Saved data entries:

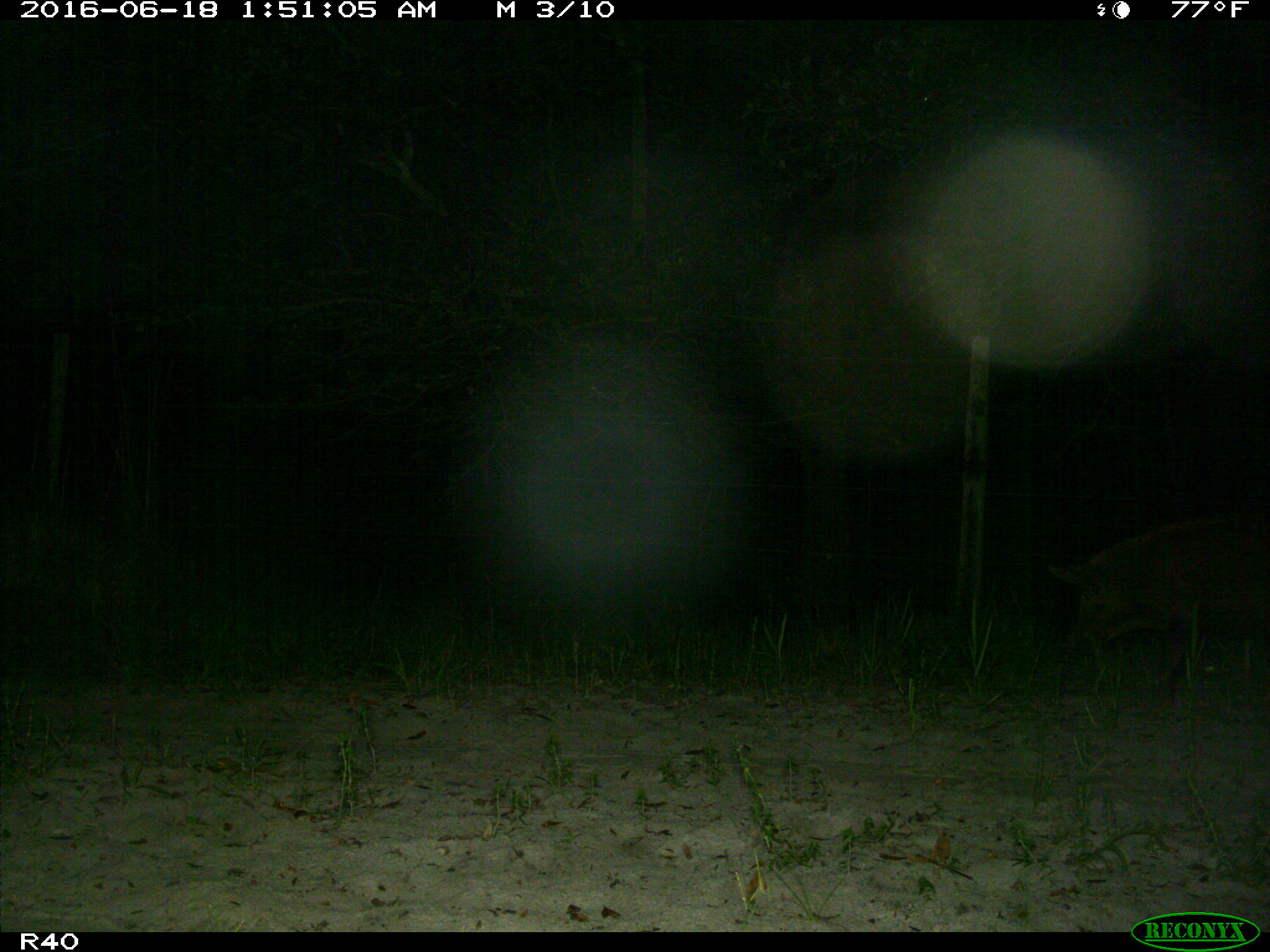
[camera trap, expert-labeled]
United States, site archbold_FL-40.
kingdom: Animalia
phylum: Chordata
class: Mammalia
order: Artiodactyla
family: Suidae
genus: Sus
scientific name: Sus scrofa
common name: wild boar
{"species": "Sus scrofa (wild boar)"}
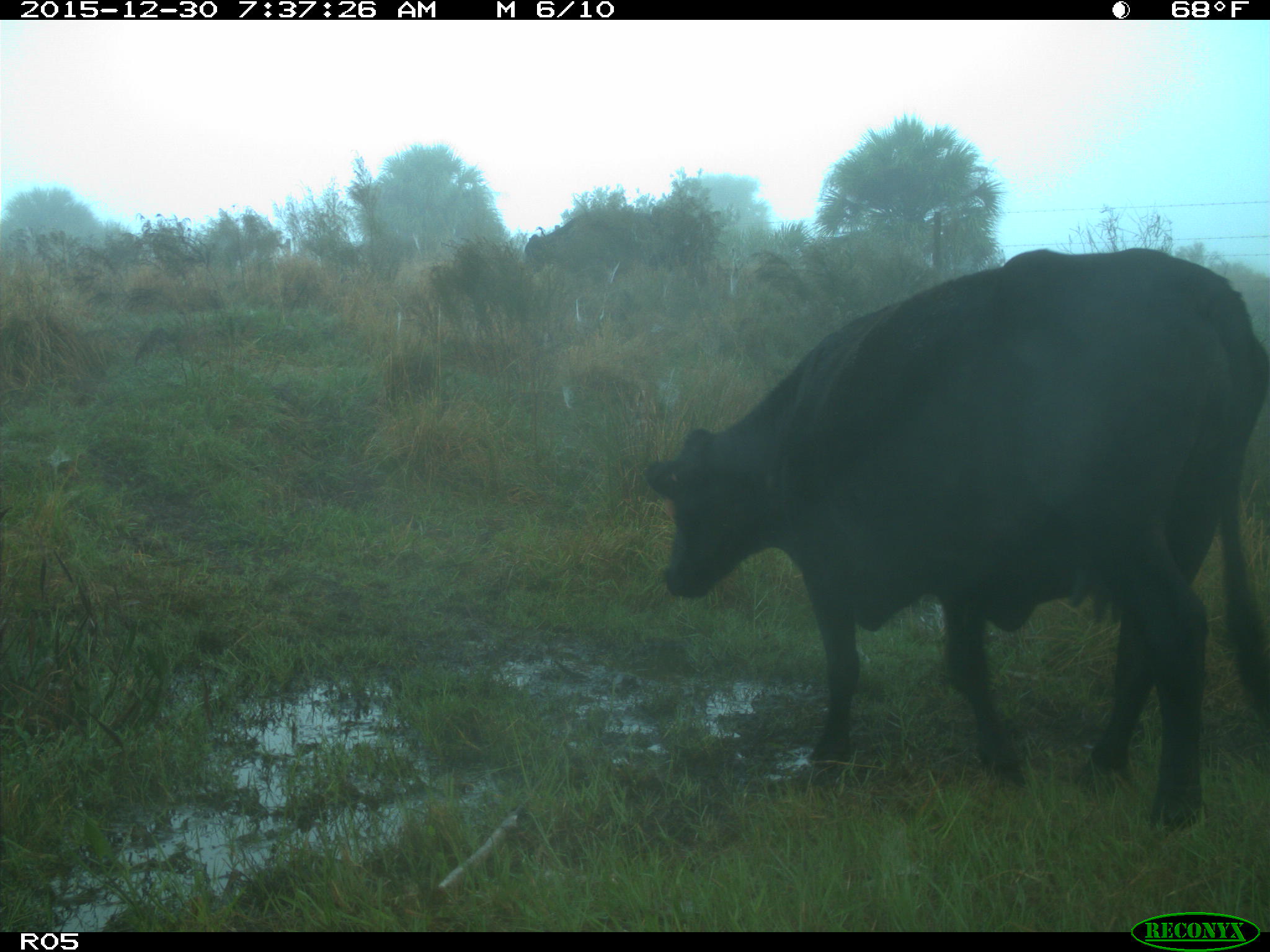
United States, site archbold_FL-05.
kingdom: Animalia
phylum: Chordata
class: Mammalia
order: Artiodactyla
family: Bovidae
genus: Bos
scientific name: Bos taurus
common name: domestic cow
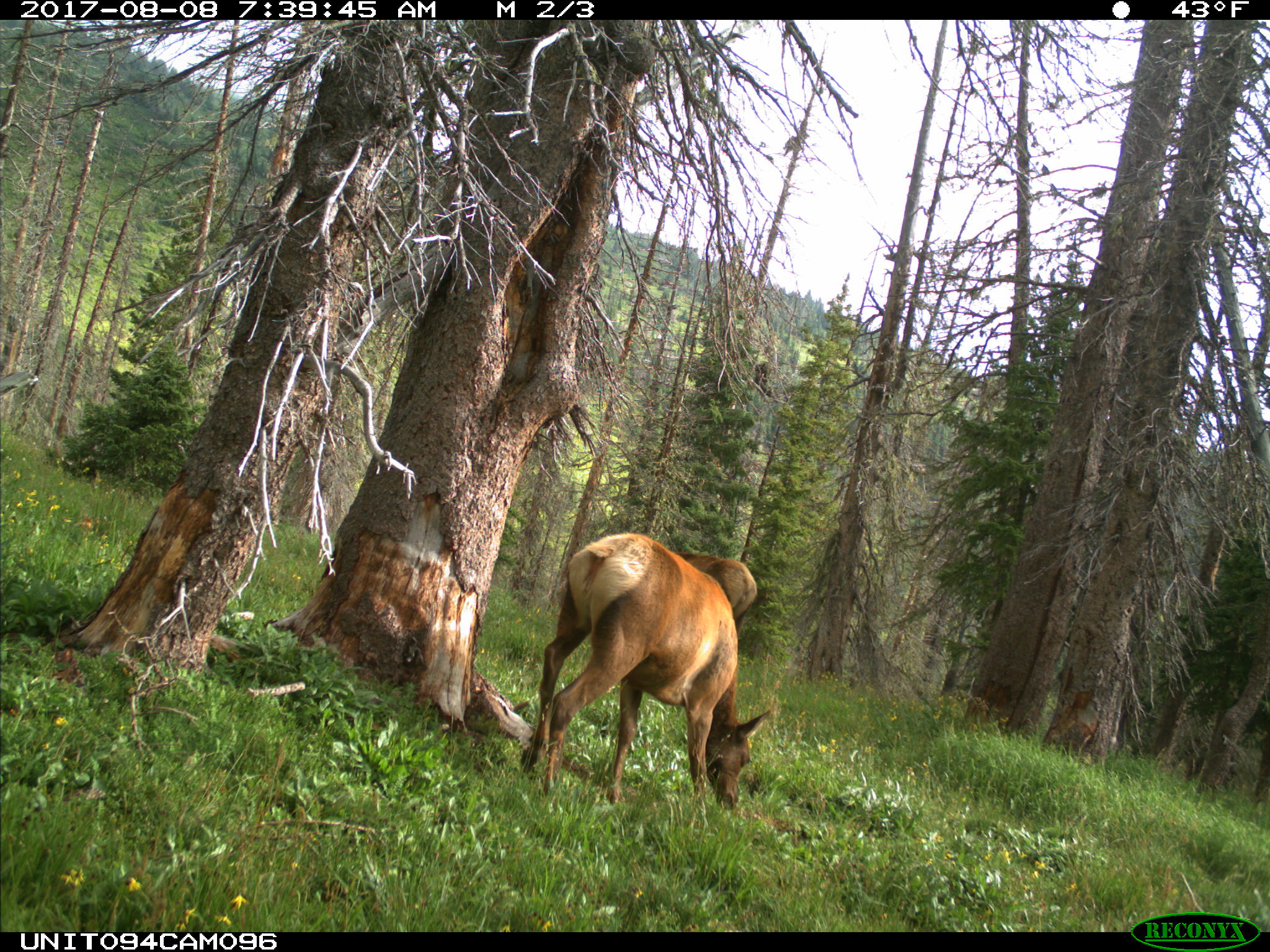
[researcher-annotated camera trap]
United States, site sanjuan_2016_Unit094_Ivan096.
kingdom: Animalia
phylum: Chordata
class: Mammalia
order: Artiodactyla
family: Cervidae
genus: Cervus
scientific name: Cervus elaphus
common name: red deer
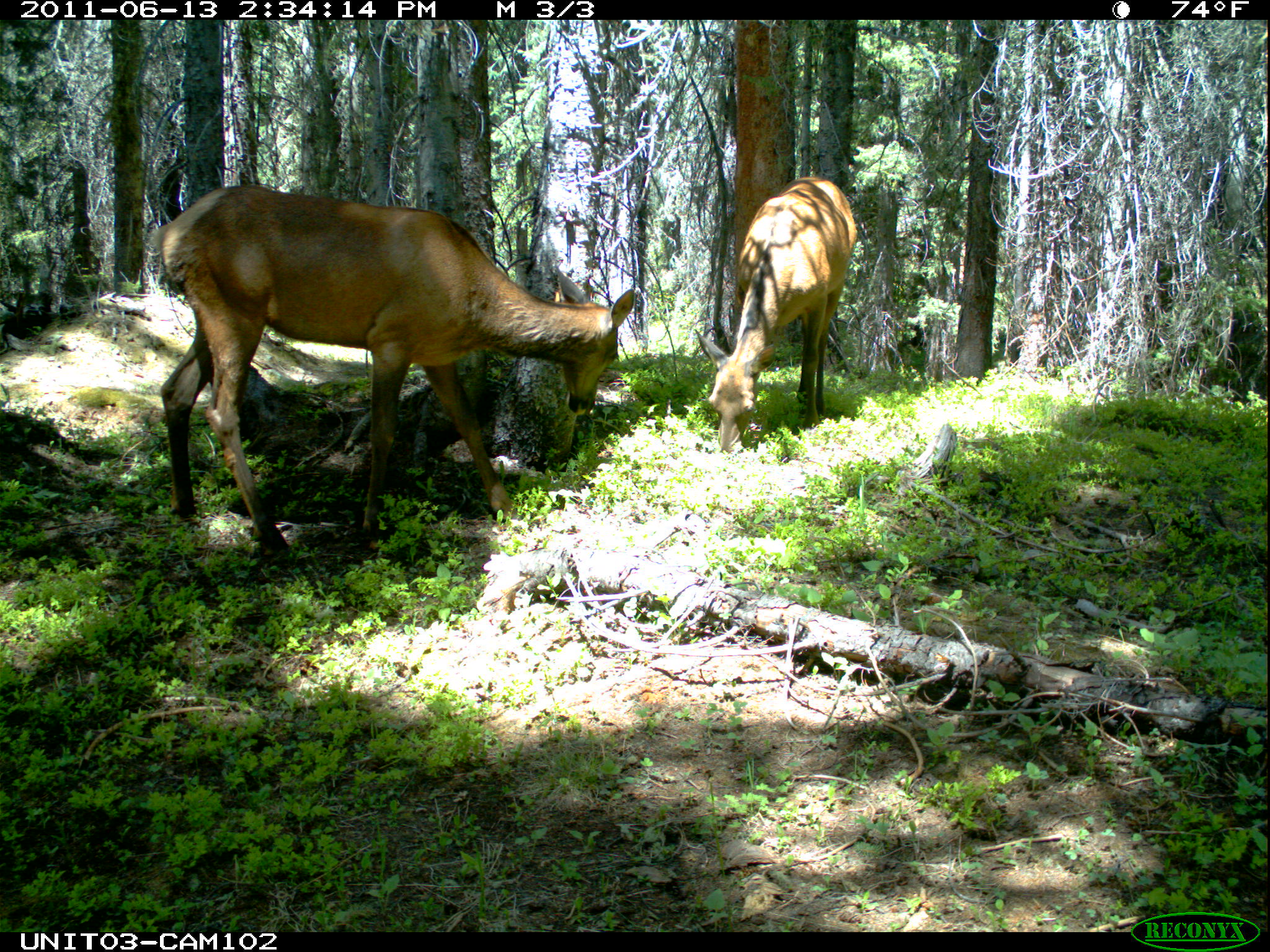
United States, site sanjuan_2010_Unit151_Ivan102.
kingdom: Animalia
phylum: Chordata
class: Mammalia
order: Artiodactyla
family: Cervidae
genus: Cervus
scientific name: Cervus elaphus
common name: red deer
Cervus elaphus (red deer).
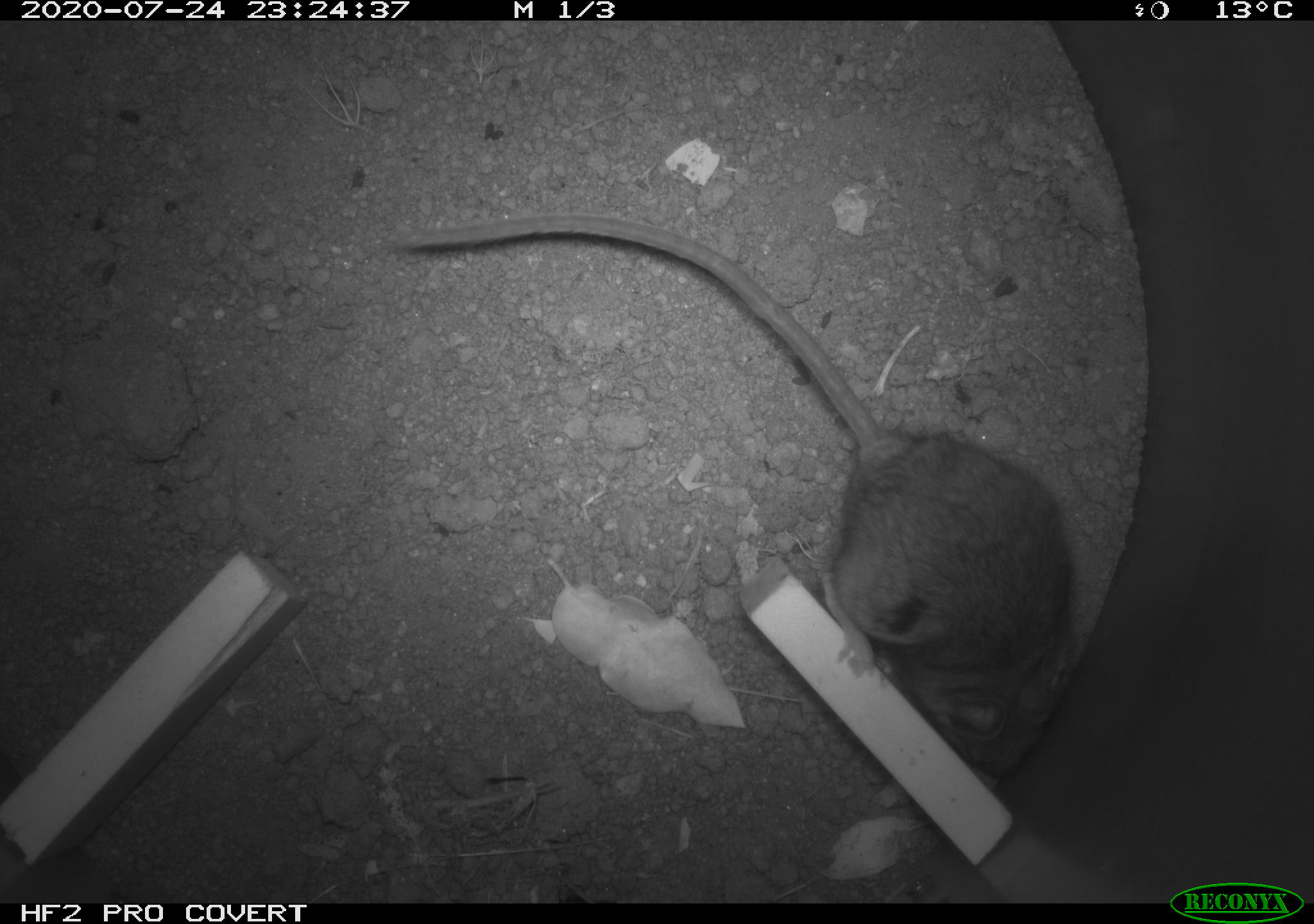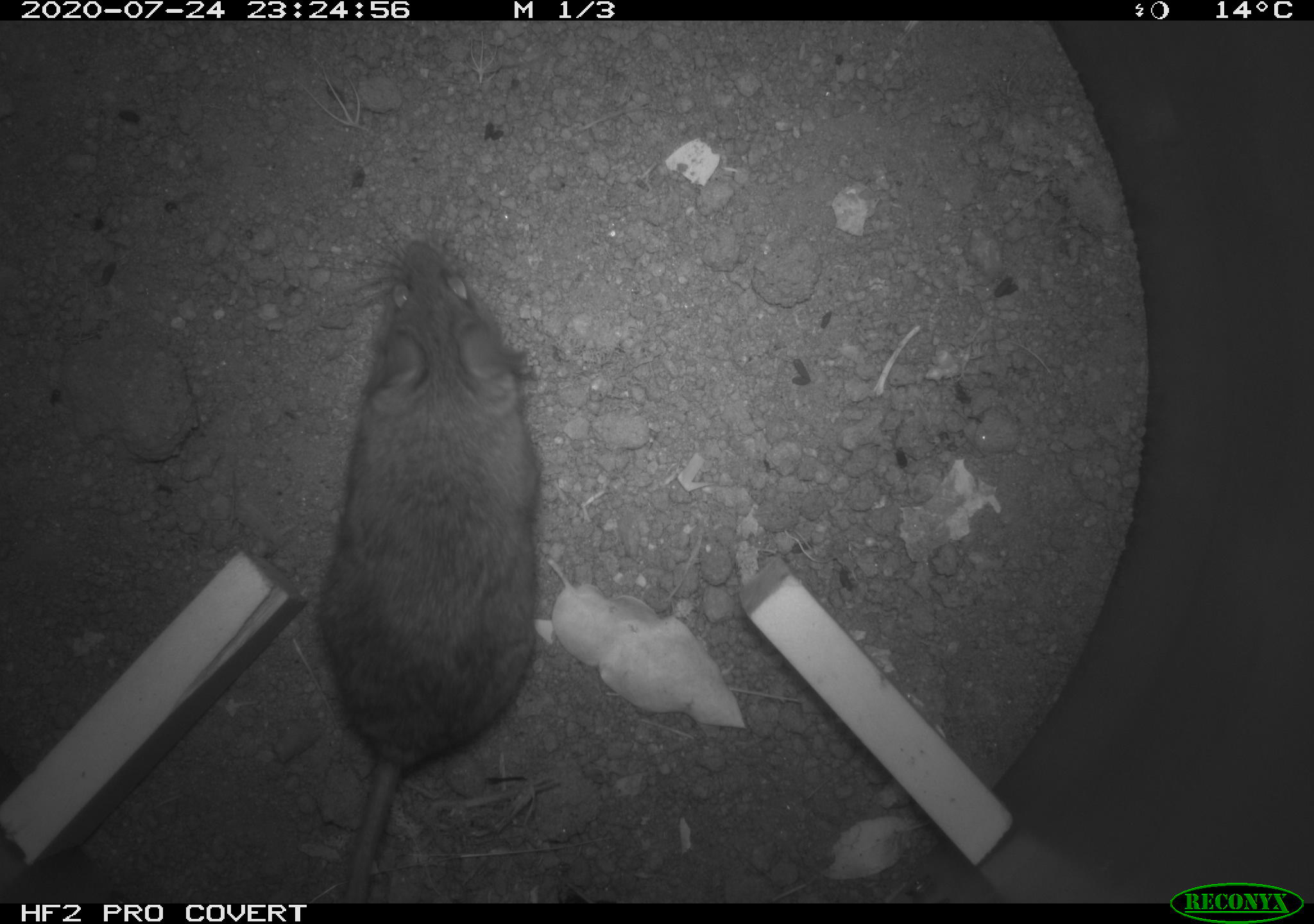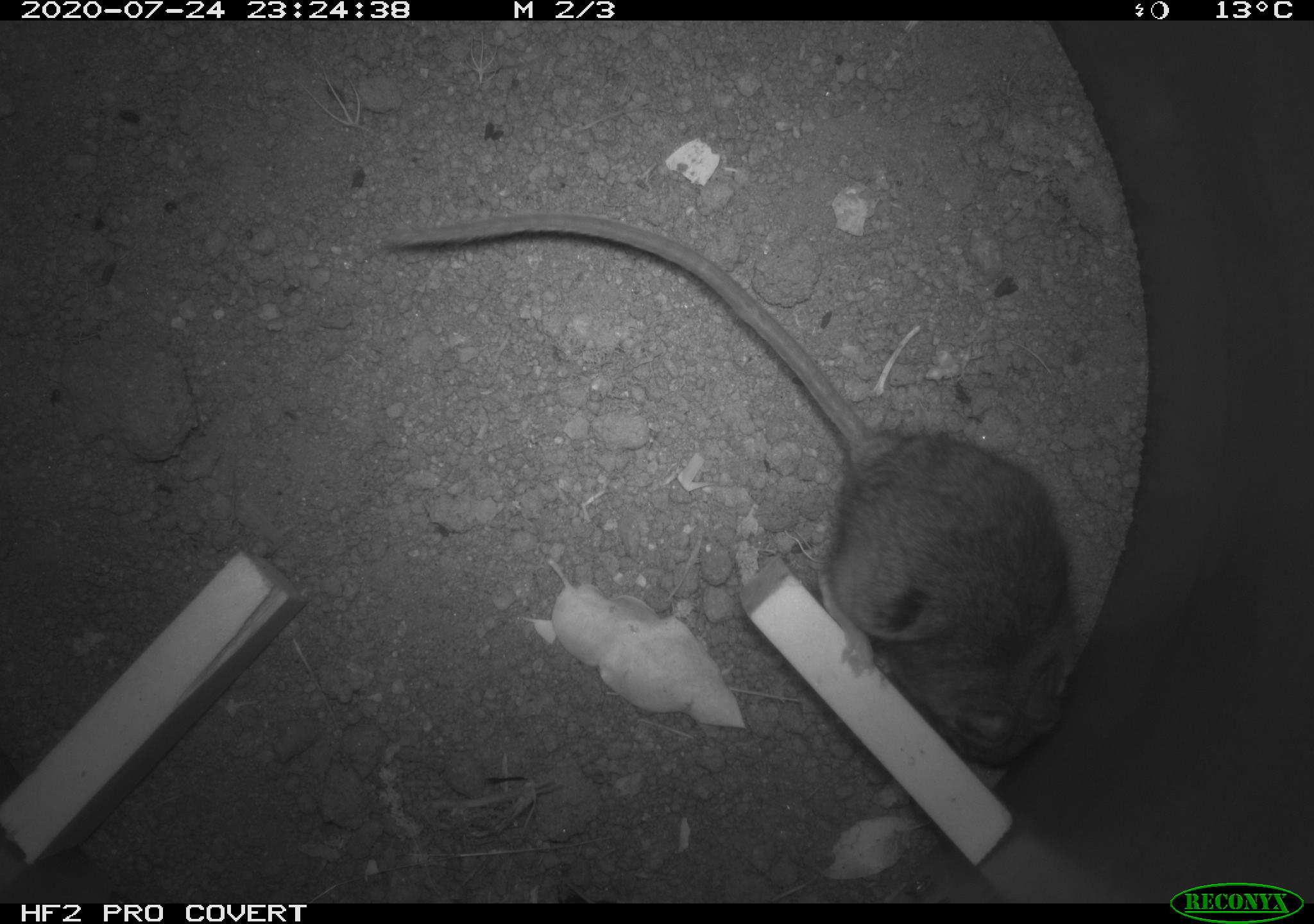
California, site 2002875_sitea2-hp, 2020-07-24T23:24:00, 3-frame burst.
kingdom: Animalia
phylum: Chordata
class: Mammalia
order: Rodentia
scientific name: Rodentia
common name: rodent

EXERCISE GOAL
Only the lines from the one containing "family: Bovidae" through the last line of the entries belong in the answer, given again exactly. Images stay out.

REPLY TO THE TASK
family: Bovidae
genus: Bos
scientific name: Bos taurus
common name: domestic cow
[researcher-annotated camera trap]
United States, site sanjuan_2016_Unit094_Ivan096.
kingdom: Animalia
phylum: Chordata
class: Mammalia
order: Artiodactyla
family: Cervidae
genus: Cervus
scientific name: Cervus elaphus
common name: red deer
United States, site sanjuan_2010_Unit151_Ivan102.
kingdom: Animalia
phylum: Chordata
class: Mammalia
order: Artiodactyla
family: Cervidae
genus: Cervus
scientific name: Cervus elaphus
common name: red deer
Cervus elaphus (red deer).
California, site 2002875_sitea2-hp, 2020-07-24T23:24:00, 3-frame burst.
kingdom: Animalia
phylum: Chordata
class: Mammalia
order: Rodentia
scientific name: Rodentia
common name: rodent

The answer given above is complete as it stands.